* 任务要求 *
**1.** 请将Hadoop使用说明中以“Examine the output files”开头的段落改写成中文要点列表，保留其主要内容。
**2.** 请把Hadoop使用说明中从“bin/hadoop fs -cat”到“<k3, v3> (output)”的部分重新写出，并将其中的“combine”替换成“合并”。
**3.** 请用两句话概括Hadoop使用说明的内容。

**** 阅读文本

Start NameNode daemon and DataNode daemon:

$ sbin/start-dfs.sh

在浏览器中查看NameNode NameNode - http://localhost:50070/
创建目录

$ bin/hdfs dfs -mkdir /user
$ bin/hdfs dfs -mkdir /user/<username>

将文件拷贝到HDFS文件系统:

$ bin/hdfs dfs -put etc/hadoop input

Run some of the examples provided:

$ bin/hadoop jar share/hadoop/mapreduce/hadoop-mapreduce-examples-2.7.2.jar grep input output 'dfs[a-z.]+'

Examine the output files: Copy the output files from the distributed filesystem to the local filesystem and examine them:

$ bin/hdfs dfs -get output output
$ cat output/*

When you’re done, stop the daemons with:

$ sbin/stop-dfs.sh

MapReduce

编写map reduce文件

import java.io.IOException;
import java.util.StringTokenizer;

import org.apache.hadoop.conf.Configuration;
import org.apache.hadoop.fs.Path;
import org.apache.hadoop.io.IntWritable;
import org.apache.hadoop.io.Text;
import org.apache.hadoop.mapreduce.Job;
import org.apache.hadoop.mapreduce.Mapper;
import org.apache.hadoop.mapreduce.Reducer;
import org.apache.hadoop.mapreduce.lib.input.FileInputFormat;
import org.apache.hadoop.mapreduce.lib.output.FileOutputFormat;

public class WordCount {

  public static class TokenizerMapper extends Mapper<Object, Text, Text, IntWritable>{

    private final static IntWritable one = new IntWritable(1);
    private Text word = new Text();

    public void map(Object key, Text value, Context context ) throws IOException, InterruptedException {
      StringTokenizer itr = new StringTokenizer(value.toString());
      while (itr.hasMoreTokens()) {
        word.set(itr.nextToken());
        context.write(word, one);
      }
    }
  }

  public static class IntSumReducer extends Reducer<Text,IntWritable,Text,IntWritable> {
    private IntWritable result = new IntWritable();

    public void reduce(Text key, Iterable<IntWritable> values,Context context) throws IOException, InterruptedException {
      int sum = 0;
      for (IntWritable val : values) {
        sum += val.get();
      }
      result.set(sum);
      context.write(key, result);
    }
  }

  public static void main(String[] args) throws Exception {
    Configuration conf = new Configuration();
    Job job = Job.getInstance(conf, "word count");
    job.setJarByClass(WordCount.class);
    job.setMapperClass(TokenizerMapper.class);
    job.setCombinerClass(IntSumReducer.class);
    job.setReducerClass(IntSumReducer.class);
    job.setOutputKeyClass(Text.class);
    job.setOutputValueClass(IntWritable.class);
    FileInputFormat.addInputPath(job, new Path(args[0]));
    FileOutputFormat.setOutputPath(job, new Path(args[1]));
    System.exit(job.waitForCompletion(true) ? 0 : 1);
  }
}

制作成jar包

$ bin/hadoop com.sun.tools.javac.Main WordCount.java
$ jar cf wc.jar WordCount*.class

启动hdfs并将文件提交到hdfs中:参考HDFS

执行程序：

bin/hadoop jar wc.jar WordCount /user/liangz14/input /user/liangz14/output

查看结果

bin/hadoop fs -cat /user/joe/wordcount/output/part-r-00000`

-libjars, -files and -archives: 参数的使用分别用来制定jar包，指定文件，和未解压文件通过#也可以致命具体解压后的文件名，不同参数之间用‘’，‘分割

mr的一般过程

(input) <k1, v1> -> map -> <k2, v2> -> combine -> <k2, v2> -> reduce -> <k3, v3> (output)

********
**** 给定材料

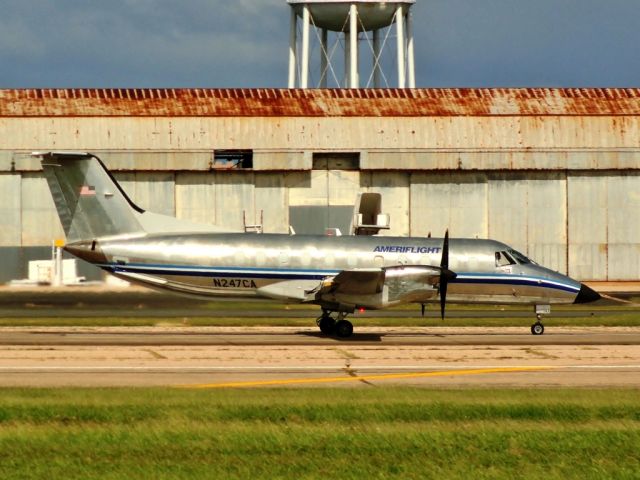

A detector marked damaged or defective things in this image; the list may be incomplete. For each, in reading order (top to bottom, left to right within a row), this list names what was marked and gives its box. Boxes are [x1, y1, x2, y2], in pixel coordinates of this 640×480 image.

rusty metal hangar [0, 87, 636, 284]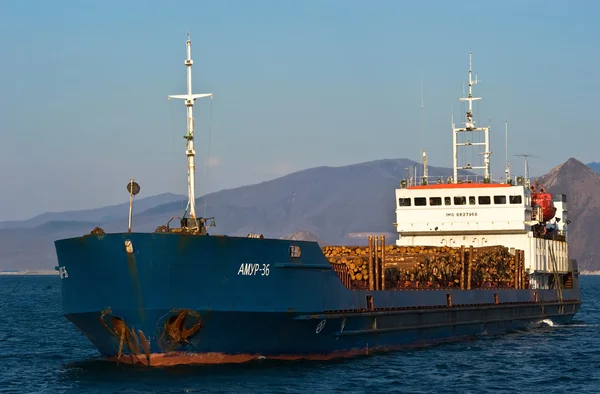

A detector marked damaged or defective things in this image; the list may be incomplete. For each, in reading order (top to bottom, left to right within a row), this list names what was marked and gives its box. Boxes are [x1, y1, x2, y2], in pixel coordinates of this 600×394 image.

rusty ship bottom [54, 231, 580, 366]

********

* 任务答案 *
**1.**
- 将输出文件从分布式文件系统复制到本地文件系统。
- 在本地查看这些输出文件。

**2.**
bin/hadoop fs -cat /user/joe/wordcount/output/part-r-00000`

-libjars, -files and -archives: 参数的使用分别用来制定jar包，指定文件，和未解压文件通过#也可以致命具体解压后的文件名，不同参数之间用‘’，‘分割

mr的一般过程

(input) <k1, v1> -> map -> <k2, v2> -> 合并 -> <k2, v2> -> reduce -> <k3, v3> (output)

**3.** 首先介绍HDFS的操作步骤：启动NameNode和DataNode守护进程，创建目录，将文件拷贝到HDFS，运行自带示例，把输出文件复制到本地查看，最后停止守护进程。接着给出WordCount这一MapReduce程序的代码，说明如何把它制作成jar包、执行程序并查看结果，还列出了mr的一般过程：输入依次经过map、combine和reduce，最后得到输出。